Consumers have been fearing a rise in interest rates recently, however a number of banks and building societies have just announced mortgage rate falls, which should help reassure property owners that the cost of their mortgages is unlikely to rise in the near future.
The announcement that two of the interest rate setters in the August Monetary Policy Committee (MPC) meeting had voted for a rise in interest rates, sent shivers through the property market as borrowers worried that the era of record low interest rates was likely to end soon.
The rest of the MPC voted to keep base rates at 0.5% and the subsequent announcements that inflation in July had fallen to 1.6%, well below the target of 2%, and that wages had also fallen slightly, points to the possibility that borrowing costs will remain low for the foreseeable future.
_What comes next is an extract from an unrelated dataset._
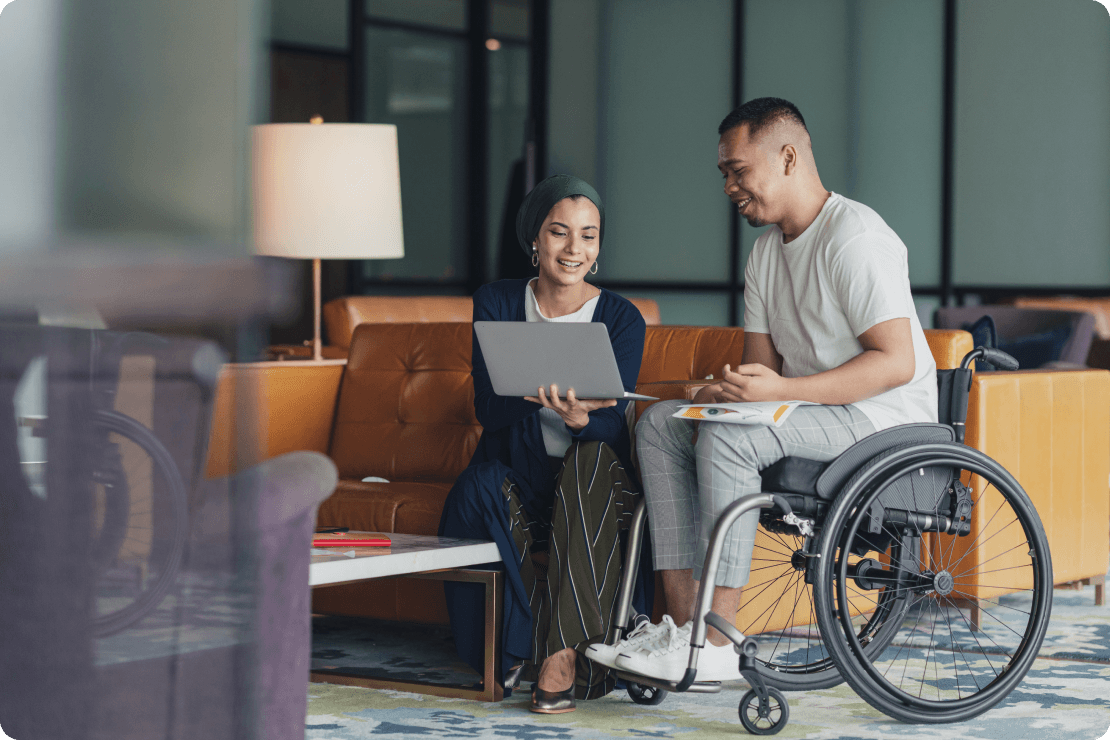 Two people, a woman seated on a couch next to a man using a wheelchair, are talking and looking at a computer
This outlook appears to be encouraging a number of banks and building societies to retain the competitiveness by reducing some of the mortgage interest rates, particularly for low LTV products.
Yorkshire Building Society has announced a reduction on interest rates on ten of its 65% and 75% LTV mortgages. This means that the costs of a two year fixed rate mortgage, with a 65% LTV, has fallen from 1.74% to 1.6%, however there is a £845 application fee. Their five year fixed rate has also been reduced to 2.89%, again with the £845 fee.
The changes come into effect today (Monday September 15) and are available to customers online, in branch and by phone.
Chelsea Building Society has cut the cost of its lowest rate mortgage to just 1.55% as part of reductions on six of its 65% loan to value (LTV) mortgages. The society is reducing interest rates by up to 0.24% on its two-year and five-year fixed rate mortgages, including offset equivalent products.
The rate changes also come into effect today.
These welcome rate falls come hot on the heels of mortgage reductions from Barclays on its 2, 3 and 5 year residential fixed rates. The bank has also launched a new competitive 70 per cent LTV two year fixed rate as well as reducing both 70 per cent BTL 2 years fixed rates by 0.30 per cent to 2.99 per cent.
VirginMoney has also joined the party with reductions of up to 0.26% on two year fixed rates and fals of up to 0.2% on five year fixed rates. These reductions also come into effect today.
House sellers seem to have taken encouragement from the prospect of continuing low interest rates as Rightmove is reporting that the average asking price for a house in the UK has risen by 0.9% (up to £264,875) in September following the 2.9% contraction in August.
However as Russell Quirk, Founder & CEO of eMoov.co.uk, points out, these are asking prices and not the sale outcomes.
“It’s clear that the rate of increase in pricing is slowing and which indicates that sellers are becoming more realistic, especially in the capital.
“But this is a good thing. The media hyped increases in value over the past 12 months or so, especially in London, were completely unsustainable and this cooling will make for a more sensible balance in the short to medium term. It may even stave off an interest rate hike given the Bank of England’s prior warnings that an overheating housing market would trigger such a reaction.”, Quirk went on to say.